Host load prediction using linear models

  • Authors:
  • Peter A. Dinda;David R. O'Hallaron

  • Affiliations:
  • Department of Computer Science, Northwestern University, 1890 Maple Avenue, Evanston, IL 60201, USA;Computer Science Department, Carnegie Mellon University, 5000 Forbes Avenue, Pittsburgh, PA 15213, USA

  • Venue:
  • Cluster Computing
  • Year:
  • 2000

Quantified Score

Hi-index 0.00

Visualization

Abstract

This paper evaluates linear models for predicting the Digital Unix five-second host load average from 1 to 30 seconds into the future. A detailed statistical study of a large number of long, fine grain load traces from a variety of real machines leads to consideration of the Box–Jenkins models (AR, MA, ARMA, ARIMA), and the ARFIMA models (due to self-similarity.) We also consider a simple windowed-mean model.
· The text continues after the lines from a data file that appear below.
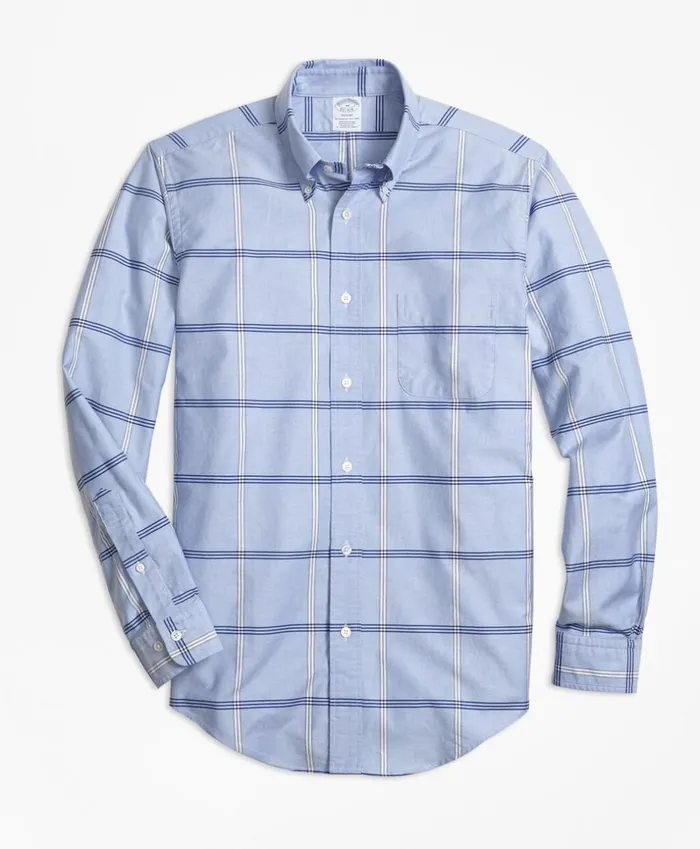 Brooks Brothers Sport Shirts Regent Fit Oxford BB1 Windowpane Sport Shirt Light Blue 8211 Men Brooks Brothers Sport Shirts Regent Fit Oxford BB1 Windowpane Sport Shirt Light Blue 8211 Men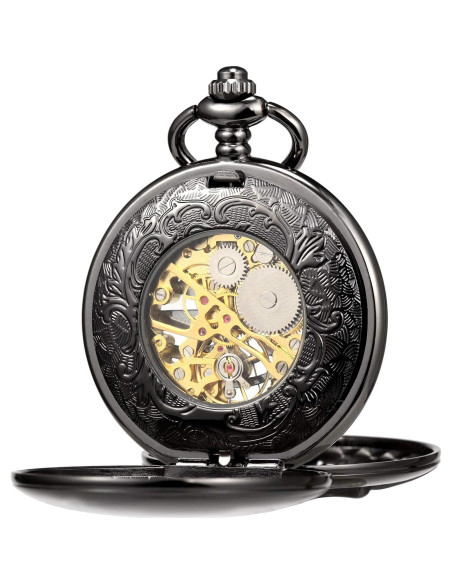 Reloj de bolsillo mecánico TREEWETO Dragón esqueleto plata Reloj de bolsillo mecánico TREEWETO Dragón esqueleto plata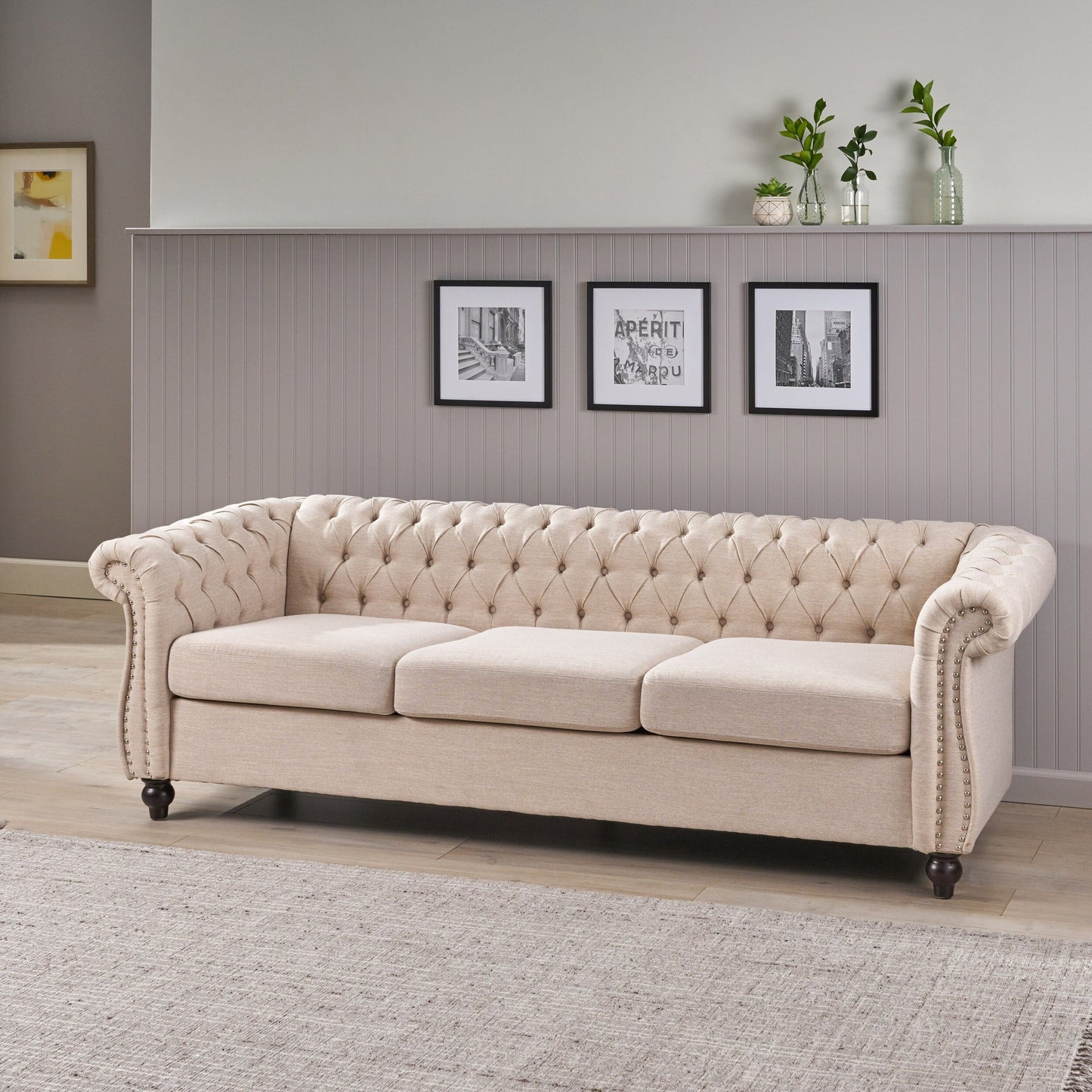 Beige Chesterfield 84.75 Button Tufted Upholstered 3-seater Sofa with Nailheads and Wood Legs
The computational requirements of these models span a wide range, making some more practical than others for incorporation into an online prediction system. We rigorously evaluate the predictive power of the models by running a large number of randomized testcases on the load traces and then data-mining their results. The main conclusions are that load is consistently predictable to a very useful degree, and that the simple, practical models such as AR are sufficient for host load prediction. We recommend AR(16) models or better for host load prediction. We implement an online host load prediction system around the AR(16) model and evaluate its overhead, finding that it uses miniscule amounts of CPU time and network bandwidth.